■ HOW TO COMPLETE THIS TASK: Please repeat, exactly and with nothing extra, the line containing "Delftstraat 1, 1234 AB Zwolle" and every line after it up to the end of the material.

------------------------------------------------------------

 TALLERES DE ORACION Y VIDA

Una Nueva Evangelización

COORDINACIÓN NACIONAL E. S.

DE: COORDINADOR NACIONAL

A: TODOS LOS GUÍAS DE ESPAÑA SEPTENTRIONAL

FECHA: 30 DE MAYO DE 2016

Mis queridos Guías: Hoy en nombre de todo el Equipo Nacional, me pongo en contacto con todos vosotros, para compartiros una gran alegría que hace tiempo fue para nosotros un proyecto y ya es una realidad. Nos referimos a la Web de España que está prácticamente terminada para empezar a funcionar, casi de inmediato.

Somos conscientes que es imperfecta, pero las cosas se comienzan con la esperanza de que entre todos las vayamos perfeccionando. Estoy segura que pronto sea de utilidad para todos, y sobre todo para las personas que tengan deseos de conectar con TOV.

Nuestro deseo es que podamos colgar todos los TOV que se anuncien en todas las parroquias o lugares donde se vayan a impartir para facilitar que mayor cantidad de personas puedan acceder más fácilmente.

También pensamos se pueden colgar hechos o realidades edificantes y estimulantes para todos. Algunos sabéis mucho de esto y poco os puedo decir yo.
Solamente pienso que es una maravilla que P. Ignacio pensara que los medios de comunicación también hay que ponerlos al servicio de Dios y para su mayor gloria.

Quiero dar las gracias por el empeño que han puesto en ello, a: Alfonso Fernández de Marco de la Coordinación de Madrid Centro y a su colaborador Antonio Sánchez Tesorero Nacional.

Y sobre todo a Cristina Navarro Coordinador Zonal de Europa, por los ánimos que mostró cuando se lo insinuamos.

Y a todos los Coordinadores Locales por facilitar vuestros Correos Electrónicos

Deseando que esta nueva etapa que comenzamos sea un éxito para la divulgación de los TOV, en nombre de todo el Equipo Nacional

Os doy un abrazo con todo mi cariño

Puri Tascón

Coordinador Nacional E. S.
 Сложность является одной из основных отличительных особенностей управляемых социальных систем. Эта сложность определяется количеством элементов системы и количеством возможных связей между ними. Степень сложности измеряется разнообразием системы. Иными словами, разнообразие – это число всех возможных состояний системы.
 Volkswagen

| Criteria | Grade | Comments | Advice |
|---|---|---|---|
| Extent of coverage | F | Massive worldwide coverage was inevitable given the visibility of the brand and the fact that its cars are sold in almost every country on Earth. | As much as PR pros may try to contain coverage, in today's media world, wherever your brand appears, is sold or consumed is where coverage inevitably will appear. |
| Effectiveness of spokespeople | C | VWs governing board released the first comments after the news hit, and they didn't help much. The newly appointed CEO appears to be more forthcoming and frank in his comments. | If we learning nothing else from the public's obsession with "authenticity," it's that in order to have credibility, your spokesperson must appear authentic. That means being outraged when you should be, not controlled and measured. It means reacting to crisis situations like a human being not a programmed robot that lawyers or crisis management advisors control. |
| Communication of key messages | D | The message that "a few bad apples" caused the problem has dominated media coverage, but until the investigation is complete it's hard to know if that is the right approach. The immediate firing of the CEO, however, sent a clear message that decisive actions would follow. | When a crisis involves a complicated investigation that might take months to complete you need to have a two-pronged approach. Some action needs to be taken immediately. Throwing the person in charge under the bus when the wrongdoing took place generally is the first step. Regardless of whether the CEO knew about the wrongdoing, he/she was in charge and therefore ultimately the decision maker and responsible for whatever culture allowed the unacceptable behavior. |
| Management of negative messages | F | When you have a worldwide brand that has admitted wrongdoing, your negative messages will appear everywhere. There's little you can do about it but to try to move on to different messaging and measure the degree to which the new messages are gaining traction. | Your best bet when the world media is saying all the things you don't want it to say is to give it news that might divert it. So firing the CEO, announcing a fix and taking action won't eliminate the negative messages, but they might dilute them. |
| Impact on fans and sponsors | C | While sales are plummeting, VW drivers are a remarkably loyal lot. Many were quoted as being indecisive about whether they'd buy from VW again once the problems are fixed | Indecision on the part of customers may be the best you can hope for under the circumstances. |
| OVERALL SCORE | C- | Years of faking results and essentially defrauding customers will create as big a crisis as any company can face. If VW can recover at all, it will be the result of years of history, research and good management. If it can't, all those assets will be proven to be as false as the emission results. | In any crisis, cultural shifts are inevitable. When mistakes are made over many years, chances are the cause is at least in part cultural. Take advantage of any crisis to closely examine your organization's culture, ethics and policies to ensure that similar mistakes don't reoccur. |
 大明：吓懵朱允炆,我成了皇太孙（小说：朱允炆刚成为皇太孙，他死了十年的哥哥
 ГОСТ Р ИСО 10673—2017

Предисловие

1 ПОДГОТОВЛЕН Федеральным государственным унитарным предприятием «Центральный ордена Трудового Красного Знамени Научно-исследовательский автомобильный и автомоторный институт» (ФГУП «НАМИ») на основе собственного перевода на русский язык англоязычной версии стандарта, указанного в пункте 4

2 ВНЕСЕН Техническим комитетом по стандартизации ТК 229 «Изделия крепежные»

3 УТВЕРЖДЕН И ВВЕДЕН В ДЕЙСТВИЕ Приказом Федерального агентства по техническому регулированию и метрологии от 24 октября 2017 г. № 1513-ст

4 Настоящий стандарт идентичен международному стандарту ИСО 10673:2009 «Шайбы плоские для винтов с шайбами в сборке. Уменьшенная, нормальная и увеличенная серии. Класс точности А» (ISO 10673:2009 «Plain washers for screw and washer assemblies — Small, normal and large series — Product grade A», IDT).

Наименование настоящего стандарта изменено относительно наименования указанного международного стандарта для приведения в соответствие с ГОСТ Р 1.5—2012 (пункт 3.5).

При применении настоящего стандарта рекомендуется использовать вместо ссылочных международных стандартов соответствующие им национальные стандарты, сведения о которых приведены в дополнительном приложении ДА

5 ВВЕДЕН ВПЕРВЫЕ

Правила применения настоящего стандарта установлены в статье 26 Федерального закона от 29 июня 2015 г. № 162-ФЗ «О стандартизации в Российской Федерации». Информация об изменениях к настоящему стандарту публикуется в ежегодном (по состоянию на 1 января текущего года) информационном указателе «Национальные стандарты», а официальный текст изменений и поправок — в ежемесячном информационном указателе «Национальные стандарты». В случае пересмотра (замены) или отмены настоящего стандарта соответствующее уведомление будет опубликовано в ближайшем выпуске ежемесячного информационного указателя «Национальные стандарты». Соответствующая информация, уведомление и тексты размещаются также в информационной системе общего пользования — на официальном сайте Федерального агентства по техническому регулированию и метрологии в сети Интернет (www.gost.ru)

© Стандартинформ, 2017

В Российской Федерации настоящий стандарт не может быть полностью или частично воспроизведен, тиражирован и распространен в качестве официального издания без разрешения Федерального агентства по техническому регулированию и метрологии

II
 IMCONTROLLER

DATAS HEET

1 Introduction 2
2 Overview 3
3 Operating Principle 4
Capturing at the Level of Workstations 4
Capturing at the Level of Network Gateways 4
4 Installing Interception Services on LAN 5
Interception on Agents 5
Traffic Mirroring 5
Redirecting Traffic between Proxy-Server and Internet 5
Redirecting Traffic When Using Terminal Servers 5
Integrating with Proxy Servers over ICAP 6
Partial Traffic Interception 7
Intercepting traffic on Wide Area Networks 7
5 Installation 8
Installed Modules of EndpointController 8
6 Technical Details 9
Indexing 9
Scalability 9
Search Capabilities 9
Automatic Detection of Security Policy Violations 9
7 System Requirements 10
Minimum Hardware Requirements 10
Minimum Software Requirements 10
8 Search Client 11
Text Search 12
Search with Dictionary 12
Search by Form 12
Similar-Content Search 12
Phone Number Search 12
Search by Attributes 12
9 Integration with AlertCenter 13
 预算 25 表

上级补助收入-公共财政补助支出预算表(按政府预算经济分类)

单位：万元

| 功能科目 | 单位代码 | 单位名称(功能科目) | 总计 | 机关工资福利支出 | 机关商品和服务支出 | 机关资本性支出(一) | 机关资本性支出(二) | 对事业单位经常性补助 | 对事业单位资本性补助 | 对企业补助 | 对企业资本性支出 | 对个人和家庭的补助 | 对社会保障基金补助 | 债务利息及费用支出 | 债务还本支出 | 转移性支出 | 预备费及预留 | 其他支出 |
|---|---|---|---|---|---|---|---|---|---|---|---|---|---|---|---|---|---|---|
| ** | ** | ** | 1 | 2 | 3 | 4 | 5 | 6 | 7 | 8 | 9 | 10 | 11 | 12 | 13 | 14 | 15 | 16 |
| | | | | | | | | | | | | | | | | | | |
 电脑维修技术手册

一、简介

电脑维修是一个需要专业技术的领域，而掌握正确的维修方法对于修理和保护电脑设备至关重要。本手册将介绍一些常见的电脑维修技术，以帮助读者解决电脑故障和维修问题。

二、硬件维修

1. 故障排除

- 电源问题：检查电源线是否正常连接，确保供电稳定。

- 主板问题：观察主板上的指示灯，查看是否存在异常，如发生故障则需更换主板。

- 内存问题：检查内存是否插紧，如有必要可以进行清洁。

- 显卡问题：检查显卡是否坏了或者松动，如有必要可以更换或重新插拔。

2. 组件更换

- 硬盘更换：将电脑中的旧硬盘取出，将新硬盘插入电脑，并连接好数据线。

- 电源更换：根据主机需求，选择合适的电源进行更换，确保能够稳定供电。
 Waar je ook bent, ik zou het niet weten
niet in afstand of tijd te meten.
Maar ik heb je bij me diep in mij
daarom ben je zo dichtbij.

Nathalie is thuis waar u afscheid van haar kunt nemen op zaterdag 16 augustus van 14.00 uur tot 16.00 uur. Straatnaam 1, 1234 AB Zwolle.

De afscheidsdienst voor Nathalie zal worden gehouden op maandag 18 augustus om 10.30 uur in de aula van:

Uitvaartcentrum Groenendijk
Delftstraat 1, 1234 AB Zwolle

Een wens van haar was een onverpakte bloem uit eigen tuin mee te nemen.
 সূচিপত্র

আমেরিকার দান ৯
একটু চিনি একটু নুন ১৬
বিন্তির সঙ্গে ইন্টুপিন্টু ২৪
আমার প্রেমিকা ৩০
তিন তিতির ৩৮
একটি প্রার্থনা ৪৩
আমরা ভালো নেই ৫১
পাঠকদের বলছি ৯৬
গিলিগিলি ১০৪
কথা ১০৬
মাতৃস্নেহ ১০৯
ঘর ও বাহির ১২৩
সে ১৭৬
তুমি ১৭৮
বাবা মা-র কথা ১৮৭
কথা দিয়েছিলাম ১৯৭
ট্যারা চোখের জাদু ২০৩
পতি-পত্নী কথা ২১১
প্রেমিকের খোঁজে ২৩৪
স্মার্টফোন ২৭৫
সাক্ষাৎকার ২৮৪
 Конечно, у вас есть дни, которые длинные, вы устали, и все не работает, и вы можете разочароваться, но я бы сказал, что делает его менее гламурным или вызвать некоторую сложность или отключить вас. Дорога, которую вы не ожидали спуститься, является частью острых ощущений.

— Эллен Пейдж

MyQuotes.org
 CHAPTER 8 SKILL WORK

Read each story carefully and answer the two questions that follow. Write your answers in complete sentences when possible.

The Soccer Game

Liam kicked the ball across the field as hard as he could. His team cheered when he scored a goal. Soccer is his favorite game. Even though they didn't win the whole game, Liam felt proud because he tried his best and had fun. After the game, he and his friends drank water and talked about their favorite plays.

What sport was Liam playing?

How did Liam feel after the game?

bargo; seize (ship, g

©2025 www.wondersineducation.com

------------------------------------------------------------

■ EXERCISE RESPONSE:
Delftstraat 1, 1234 AB Zwolle

Een wens van haar was een onverpakte bloem uit eigen tuin mee te nemen.
 সূচিপত্র

আমেরিকার দান ৯
একটু চিনি একটু নুন ১৬
বিন্তির সঙ্গে ইন্টুপিন্টু ২৪
আমার প্রেমিকা ৩০
তিন তিতির ৩৮
একটি প্রার্থনা ৪৩
আমরা ভালো নেই ৫১
পাঠকদের বলছি ৯৬
গিলিগিলি ১০৪
কথা ১০৬
মাতৃস্নেহ ১০৯
ঘর ও বাহির ১২৩
সে ১৭৬
তুমি ১৭৮
বাবা মা-র কথা ১৮৭
কথা দিয়েছিলাম ১৯৭
ট্যারা চোখের জাদু ২০৩
পতি-পত্নী কথা ২১১
প্রেমিকের খোঁজে ২৩৪
স্মার্টফোন ২৭৫
সাক্ষাৎকার ২৮৪
 Конечно, у вас есть дни, которые длинные, вы устали, и все не работает, и вы можете разочароваться, но я бы сказал, что делает его менее гламурным или вызвать некоторую сложность или отключить вас. Дорога, которую вы не ожидали спуститься, является частью острых ощущений.

— Эллен Пейдж

MyQuotes.org
 CHAPTER 8 SKILL WORK

Read each story carefully and answer the two questions that follow. Write your answers in complete sentences when possible.

The Soccer Game

Liam kicked the ball across the field as hard as he could. His team cheered when he scored a goal. Soccer is his favorite game. Even though they didn't win the whole game, Liam felt proud because he tried his best and had fun. After the game, he and his friends drank water and talked about their favorite plays.

What sport was Liam playing?

How did Liam feel after the game?

bargo; seize (ship, g

©2025 www.wondersineducation.com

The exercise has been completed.